* _DOCUMENT SECTION_
/kind feature
Description
HashiCorp Nomad is an orchestrator that supports a variety of container runtimes via task driver plugins. Nomad currently supports Docker, rkt, QEMU, Java task drivers.
Nomad 0.9 introduced a plugin framework that enables users to write task drivers to support any container runtime (i.e Singularity, LXC). There has been significant interest in having a Podman task driver plugin for Nomad, especially given the prevalence of RHEL users.
Podman Feature Request filed on Nomad:
Overview + Task Driver Plugin Framework:
Examples of community-built Nomad task driver plugins:
@yishan-lin what is the expectation here on podman upstream?
It would be hard to say without knowing the velocity of Podman upstream. Are breaking changes introduced often? How often are new features released in base Podman that would need to be brought into its plugin?
Conversely, in terms of the effort to maintain this plugin and keep it up to date with Nomad's upstream driver APIs, we see it as pretty minimal - we don't have any features in the immediate feature that would result in changes in Nomad's upstream driver API.
We try to not to introduce breaking changes but then again, I'm not sure where exactly you would be referring to. I dont know enough about the plugins to say otherwise.
Hi. I am playing with the nomad plugin api right now.
Though i am a bit unsure on the best approach in regard to the architecture.
My choices so far are:
nomad-plugin-podman links directly against libpod go api.
Advantages: everything is nicely encapsulated, no magic, full control and all features even if they are not exposed over varlink
Disadvantages: getting go dependencies right is relatively hard because of some common libraries in nomad and libpod ecosystems, i.e. nomad is pinned to a old version of ugorji/go, see https://github.com/hashicorp/nomad/pull/5676
Also we would depend directly on internal libpod api changes.
nomad-plugin-podman uses varlink and starts podman as sub-process.
Advantages: building should be straight forward, also podman varlink api is sufficient. No systemd integration needed.

* _STORED RECORDS_
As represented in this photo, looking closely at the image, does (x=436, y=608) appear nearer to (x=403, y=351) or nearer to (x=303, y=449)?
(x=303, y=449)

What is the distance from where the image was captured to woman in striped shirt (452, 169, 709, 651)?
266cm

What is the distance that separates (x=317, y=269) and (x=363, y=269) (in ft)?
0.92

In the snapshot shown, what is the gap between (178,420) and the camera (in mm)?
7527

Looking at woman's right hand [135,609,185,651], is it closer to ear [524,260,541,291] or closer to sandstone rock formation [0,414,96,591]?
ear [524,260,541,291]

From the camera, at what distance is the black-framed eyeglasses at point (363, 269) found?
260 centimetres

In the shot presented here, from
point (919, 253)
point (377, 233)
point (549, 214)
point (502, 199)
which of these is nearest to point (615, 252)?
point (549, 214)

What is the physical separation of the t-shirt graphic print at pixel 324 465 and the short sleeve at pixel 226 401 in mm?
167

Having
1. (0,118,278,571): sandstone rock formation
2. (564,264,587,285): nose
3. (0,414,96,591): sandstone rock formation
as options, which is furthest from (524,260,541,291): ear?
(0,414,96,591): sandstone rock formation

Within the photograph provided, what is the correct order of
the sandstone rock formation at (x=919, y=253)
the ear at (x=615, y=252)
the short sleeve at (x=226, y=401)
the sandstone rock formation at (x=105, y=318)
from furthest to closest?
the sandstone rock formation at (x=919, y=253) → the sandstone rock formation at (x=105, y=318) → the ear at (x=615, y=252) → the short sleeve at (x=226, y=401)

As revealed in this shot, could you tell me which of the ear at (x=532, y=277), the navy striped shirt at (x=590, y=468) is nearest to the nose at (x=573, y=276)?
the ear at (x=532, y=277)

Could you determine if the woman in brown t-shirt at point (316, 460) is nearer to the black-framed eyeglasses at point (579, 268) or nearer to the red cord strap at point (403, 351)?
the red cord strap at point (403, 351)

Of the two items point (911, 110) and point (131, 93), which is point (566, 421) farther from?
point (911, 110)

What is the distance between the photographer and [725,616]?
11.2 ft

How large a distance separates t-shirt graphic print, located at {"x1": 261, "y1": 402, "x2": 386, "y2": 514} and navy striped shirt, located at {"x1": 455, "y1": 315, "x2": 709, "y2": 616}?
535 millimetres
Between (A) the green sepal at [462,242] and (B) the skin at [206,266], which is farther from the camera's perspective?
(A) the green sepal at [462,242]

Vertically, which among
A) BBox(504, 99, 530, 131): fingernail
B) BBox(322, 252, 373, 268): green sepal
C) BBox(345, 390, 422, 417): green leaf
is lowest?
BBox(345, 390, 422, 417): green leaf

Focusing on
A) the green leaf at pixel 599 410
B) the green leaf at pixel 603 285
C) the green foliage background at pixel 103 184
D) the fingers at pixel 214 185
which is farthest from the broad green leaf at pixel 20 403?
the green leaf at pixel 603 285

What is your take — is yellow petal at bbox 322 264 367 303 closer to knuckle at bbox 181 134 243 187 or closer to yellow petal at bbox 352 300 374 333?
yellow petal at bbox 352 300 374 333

* _SHORT TASK 1_
In the Nomad Podman driver discussion, which Nomad version introduced the plugin framework for writing task drivers?
* _SHORT TASK 2_
List the task drivers that the Nomad Podman driver discussion says Nomad currently supports.
* _SHORT TASK 3_
Resume the Nomad Podman driver discussion from the point where it stops.

* _TASK RESPONSE 1_
Nomad 0.9

* _TASK RESPONSE 2_
Docker, rkt, QEMU, Java

* _TASK RESPONSE 3_
Disadvantages: process management, podman can crash and needs to be restarted, etc.
nomad-plugin-podman uses varlink on socket activated podman.
Advantages: process management is simple, setup straight forward, can be better from security perspective as well (no need to run nomad agent as root).
Disadvantage: more impact on the system setup.
So whats your opinions, how should the integration look like?
Podman varlink bridge mode supports running podman varlink if it is not configured. IE no socket activation needed. Basically the podman valink will be launched based on the CLI, and then will run for the length of the connection. This can be run in root or rootless mode.
@rhatdan , yes, i understood this already. That's what i ment with "nomad-plugin-podman uses varlink and starts podman as sub-process."
This approach would lead us to this process hierarchy:
└── nomad-plugin-podman
└── podman
So the plugin would control the lifecycle of a single podman (with varlink bridge mode) "slave".
Nomads plugin api, in turn, also starts the plugin as sub process.
To re-ask: this would be your favorized architecture?
I believe this is what we are doing with next generation of cockpit-podman
@haraldh @baude @jwhonce WDYT?
I wouldn't be terribly worried about Go dependency versions - a lot of them
are up to date because of our recent go module migration, but previously
they were on much older versions for the most part.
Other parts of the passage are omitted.